Lo stesso filmato torna a circolare agganciato a un evento reale: l’arresto di Andrew Mountbatten-Windsor, fratello di Re Carlo III, avvenuto il 19 febbraio 2026 per sospetto abuso d’ufficio pubblico legato alle rivelazioni contenute nei file Epstein. Il fatto è documentato e non contestato: Mountbatten-Windsor è stato il primo membro senior della famiglia reale britannica arrestato in quasi quattrocento anni, e lo stesso Re ha dichiarato pubblicamente che «la legge deve fare il suo corso». Tra questo arresto — per condivisione di documenti governativi riservati, non per accuse dirette di abuso — e il video del 2015 non esiste alcun nesso probatorio. Il meccanismo che li unisce è nel montaggio: una notizia vera presta credibilità a una ricostruzione falsa, e il lessico si aggrava nel passaggio da un contenuto all’altro — l’uomo adulto della promo del 2015 diventa, nella versione ricircolata, “questo bambino che sfugge”.
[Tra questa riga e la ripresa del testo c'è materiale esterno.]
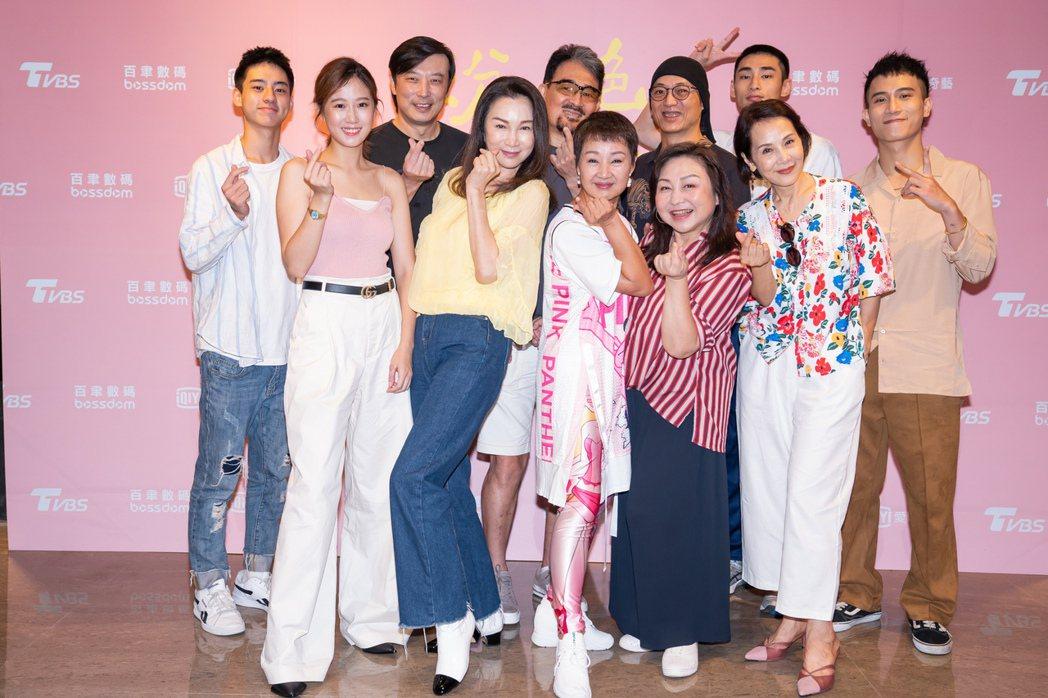 「粉紅色時光」演員群出席殺青宴。圖/TVBS提供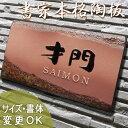 表札 戸建 おしゃれ タイル 【凸字陶器表札】J1彩門土と釉...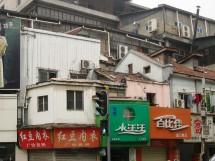 """""""gewachsene Architektur"""" in Wuhan, Provinz Hubei (2008)"""
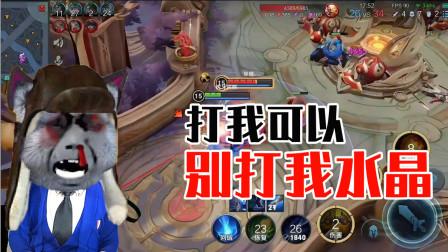 王者荣耀浣熊:打我可以但不能打我的家!熊哥唯唯诺诺偷塔太心酸!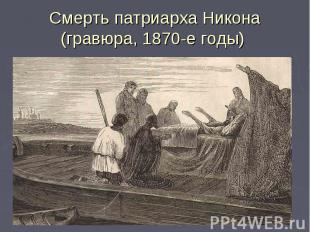 Смерть патриарха Никона(гравюра, 1870-е годы)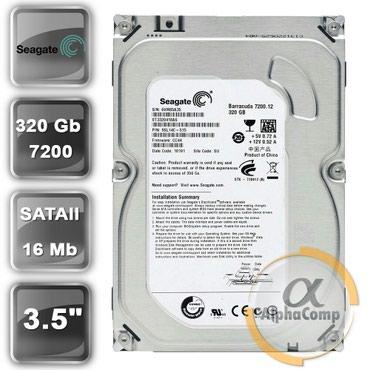 """Bakı şəhərində 3.5""""HDD 320 GB Seagate.Testlәrdәn keçib.Bad sector"""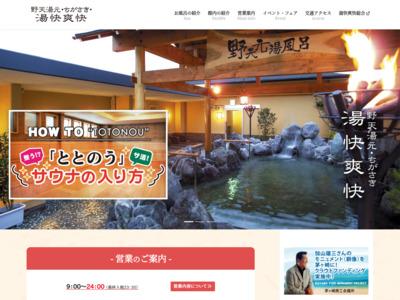 http://www.yukaisoukai.com/chi/index.html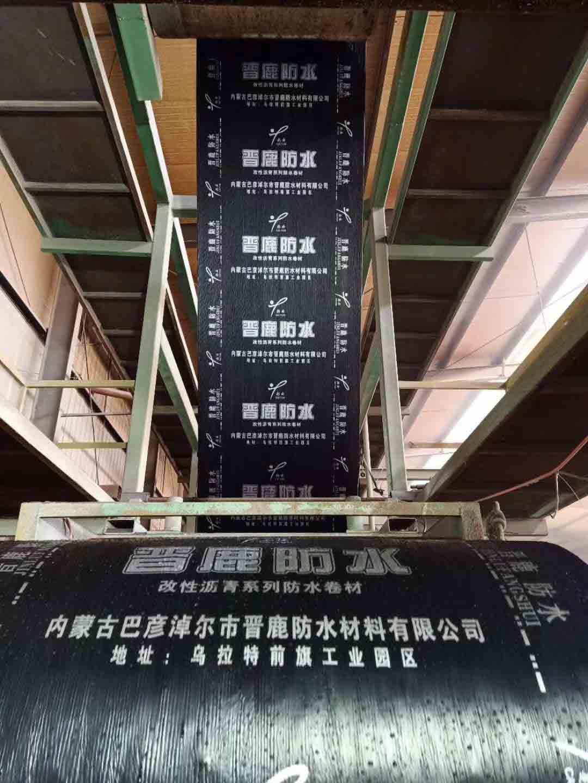 防水卷材生产线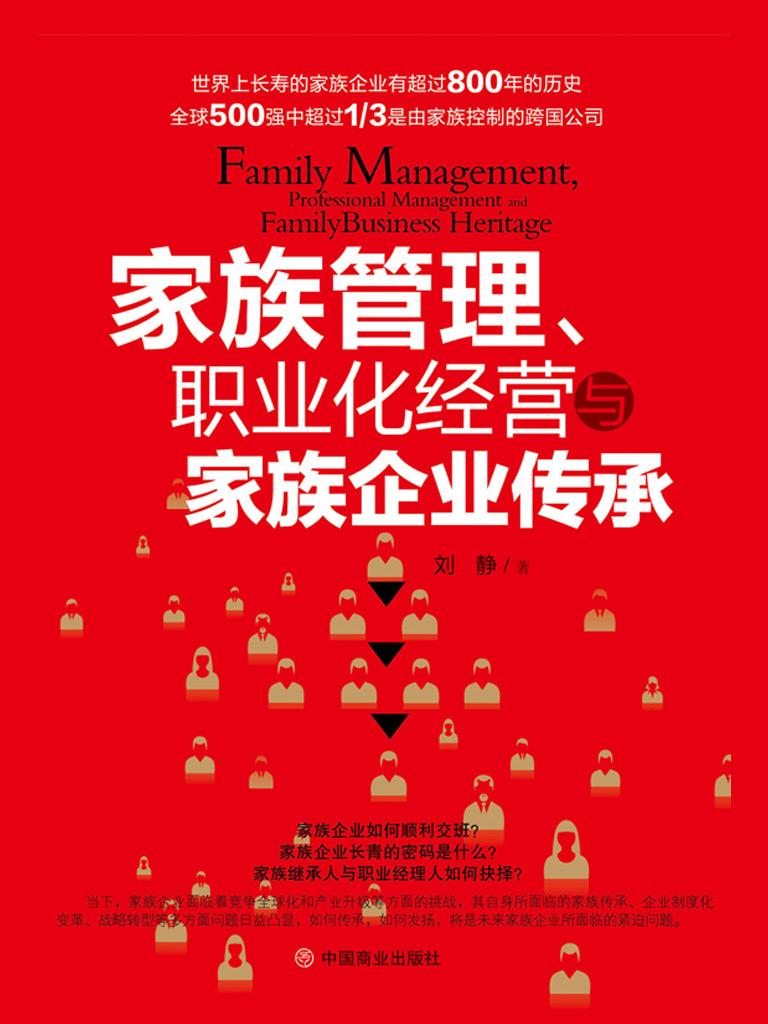 家族管理、职业化经营与家族企业传承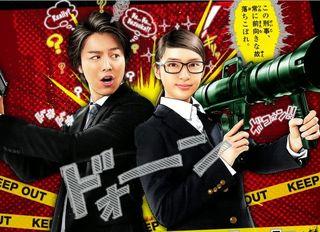 ドラマ『戦力外捜査官』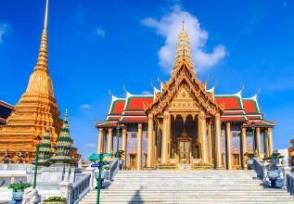 去泰國旅游需要什么手續要注意哪些事項?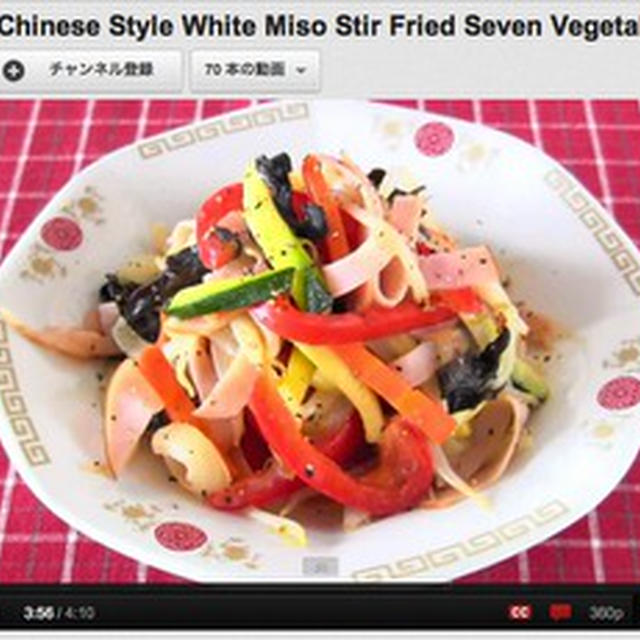 七色野菜の中華風白味噌炒め(動画レシピ)  by オチケロン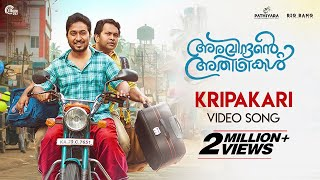 Aravindante Athidhikal | Kripaakari Devi Song Video | Vineeth Sreenivasan | Shaan Rahman | Official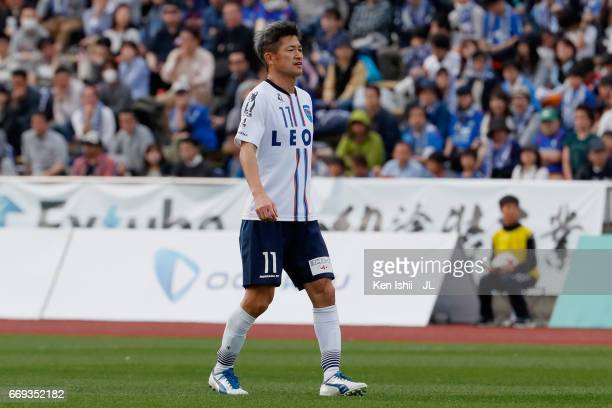 Kazuyoshi Miura of Yokohama FC in action during the JLeague J2 match between Machida Zelvia and Yokohama FC at Machida Athletic Stadium on April 15...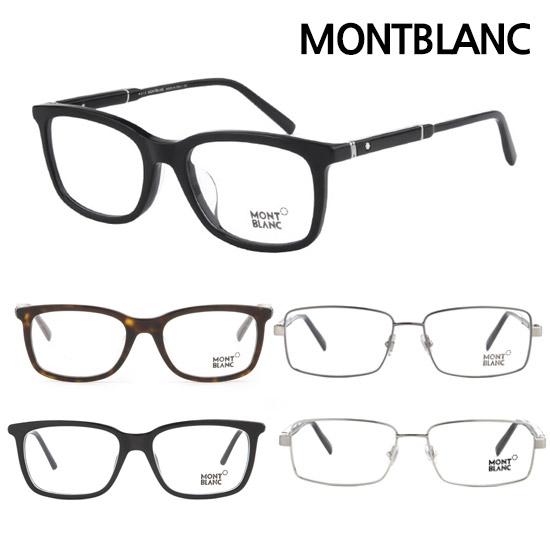 명품아이웨어 패션특가 MONTBLANC 몽블랑 명품 안경테 5종 택1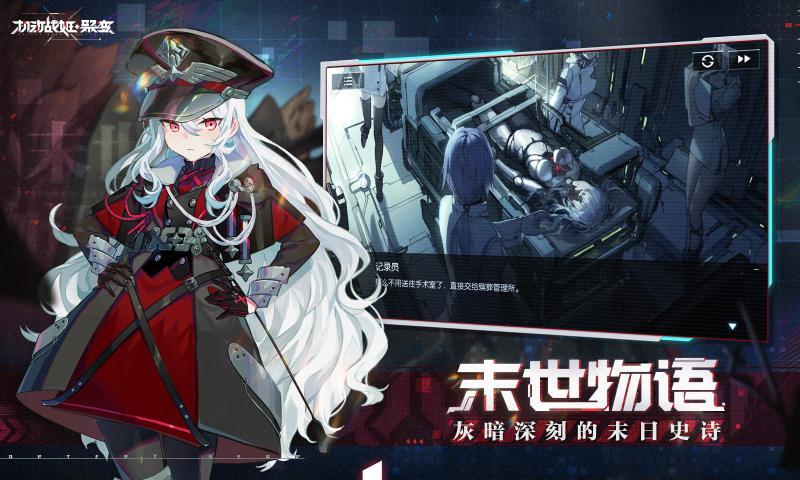 机动战姬聚变官网下载日服版图1: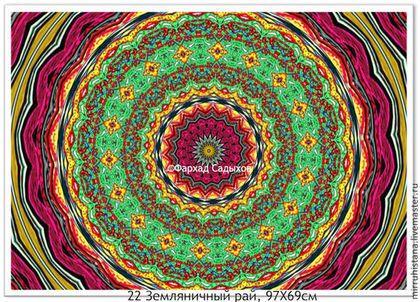 Земляничный рай мандала - мандала,распродажа картин,медитация,подарок на любой случай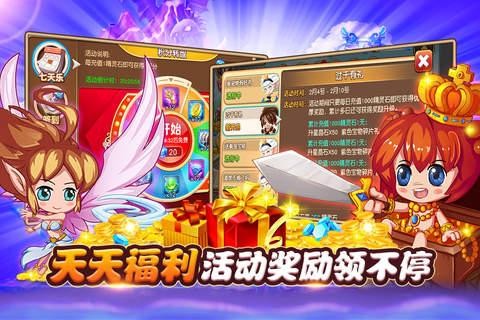 口袋小精灵-宠物养成类动漫RPG冒险游戏 screenshot 4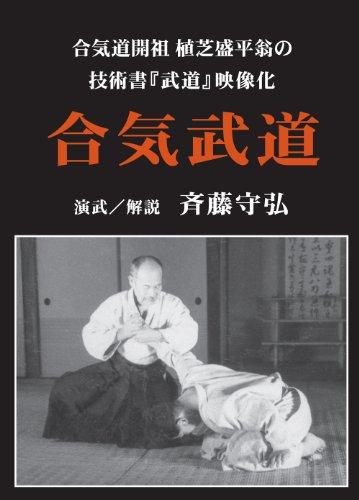【DVD】 合気武道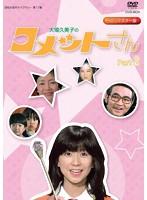 放送開始35周年記念企画 昭和の名作ライブラリー第17集 大場久美子のコメットさん HDリマスター DVD-BOX Part2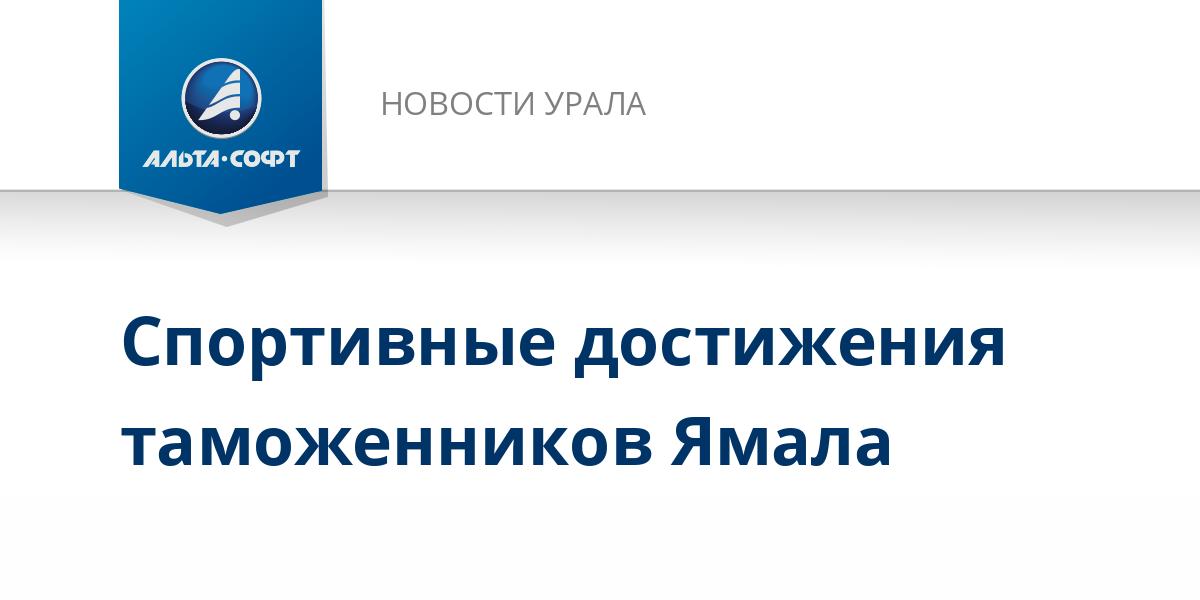Спортивные достижения таможенников Ямала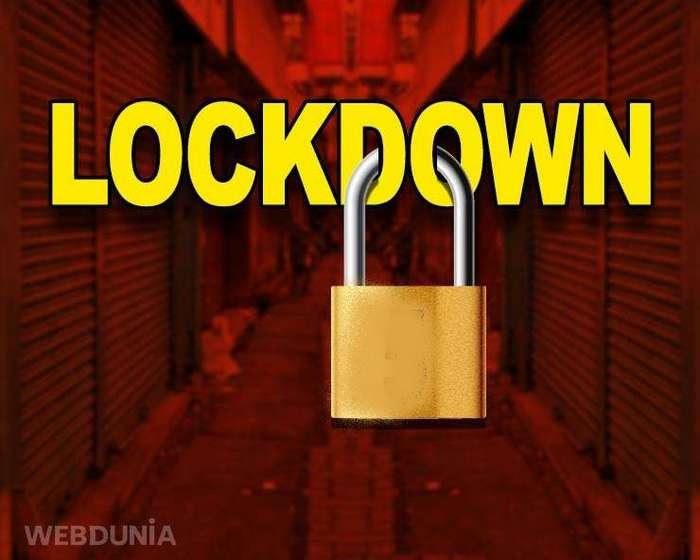 हरियाणा सरकार ने 2 अगस्त तक बढ़ाया Lockdown, नई छूट के साथ जारी किए दिशा-निर्देश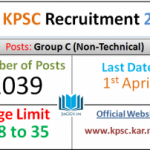 KPSC Recruitment 2016 Apply kpsc.kar.nic.in for 2039 Group C Non Technical Vacancies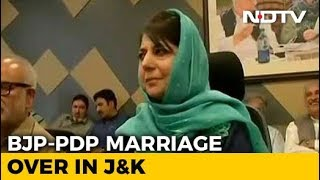 """Mehbooba Mufti Was """"Surprised""""; Got Call From Governor, Not BJP"""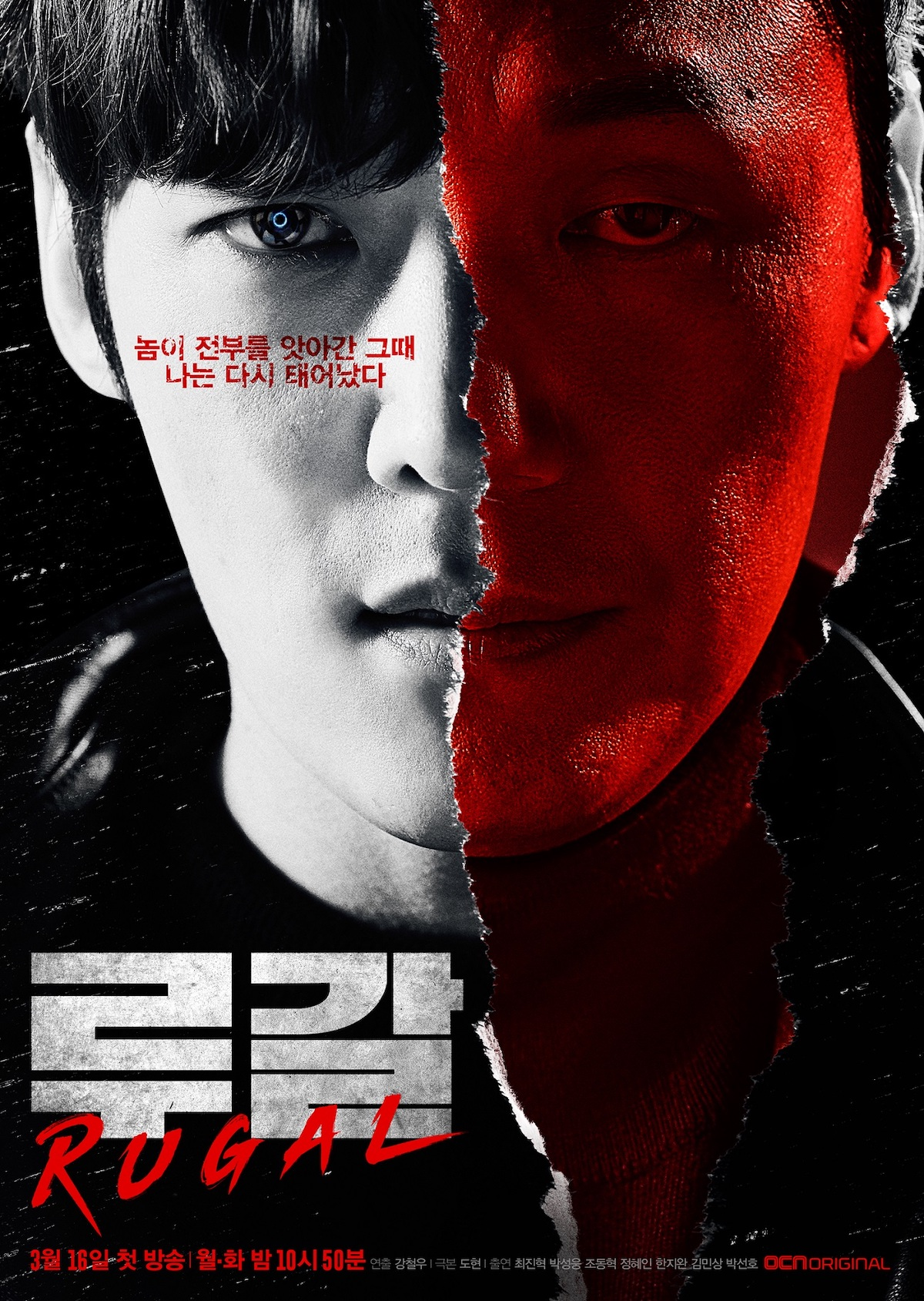 Watch Rugal - 루갈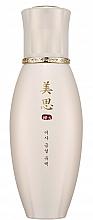 Düfte, Parfümerie und Kosmetik Feuchtigkeitsspendende und glättende Gesichtsemulsion mit Gold und Ginseng - Missha Misa Geum Sul Emulsion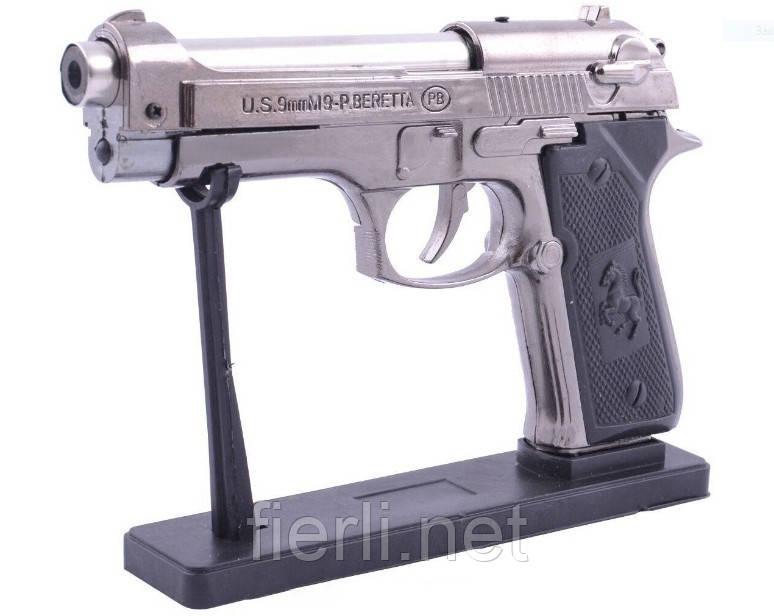 Зажигалка пистолет Беретта (Турбо пламя) №3719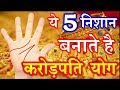 Millionaire Sign on Palmistry | Money Triangle | Lucky Signs on Plam हथेली मे करोड़पति योग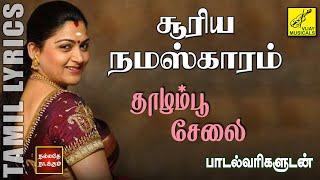 தாழம்பூசேல | Thazhampoo selai mama un mela with lyrics | Evergreen Love song | Vijay Musicals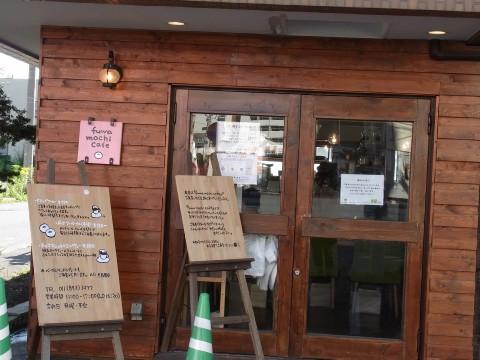 ふわもちcafe14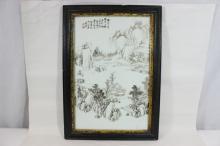 Chinese antique porcelain plaque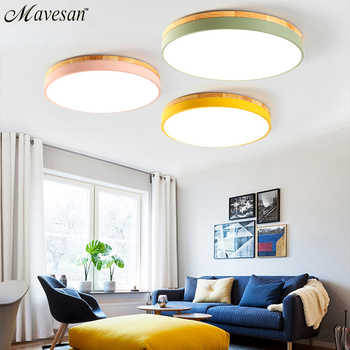 Hot thin led ceiling lights bedroom lamps modern with Color polarizer luminaria lamps child luminaire lampe deco with Wooden - DISCOUNT ITEM  49% OFF All Category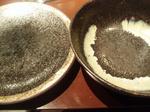 スープカレー器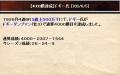 2015y11m27d_142408046.jpg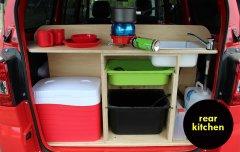 Premium Campervan
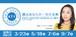 【スクール説明会&体験会】KTY FACE ANALYST SCHOOL説明会&顔筋コ-ディネイト体験会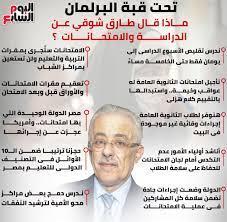 إنفوجراف.. ماذا قال طارق شوقى عن الدراسة والامتحانات تحت قبة البرلمان ؟ -  اليوم السابع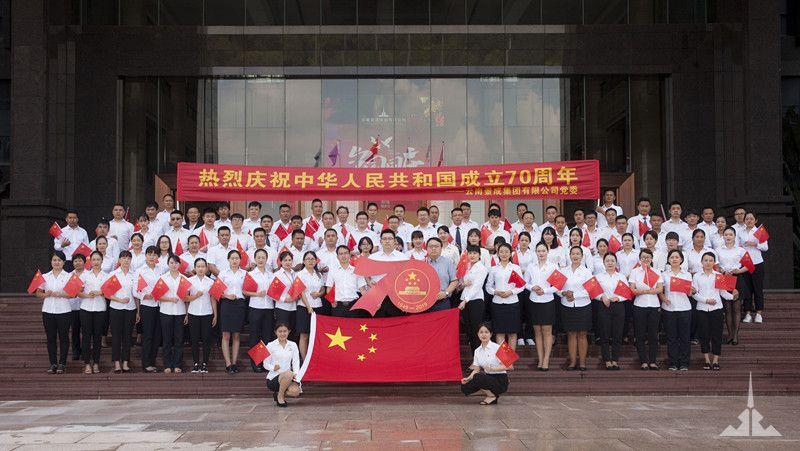 景成集团热烈庆祝中华人民共和国成立70周年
Chi produce questo tipo di contenuto non improvvisa. Dichiara apertamente, in materiale audio diffuso ai propri canali, di far preparare i video da collaboratori — «le persone che lavorano per me e mi danno una mano nelle divulgazioni» — e chiede esplicitamente ai follower di diffonderlo su ogni piattaforma social disponibile: la produzione è organizzata, la distribuzione è delegata a una rete di follower trasformati in megafono gratuito. Lo stesso repertorio ricorre su scala geopolitica. Un post recente collega l’arresto per collaborazione con il Mossad dell’ex presidente iraniano Mahmoud Ahmadinejad — riportato dal New York Times e confermato da fonti israeliane, sebbene contestato dall’ufficio dello stesso Ahmadinejad come “affermazioni in stile Hollywood” — a un’estensione categorica priva di qualunque fonte: l’intera Guardia Rivoluzionaria iraniana e “le maggiori personalità politiche” sarebbero state “create ed eterodirette da Londra e Tel Aviv”. Lo stesso post chiude con una battuta sulla presunta “epidemia di diarrea” alla redazione del New York Times — la fonte viene usata come autorità nella prima riga e derisa nella seconda, a seconda di cosa serve confermare.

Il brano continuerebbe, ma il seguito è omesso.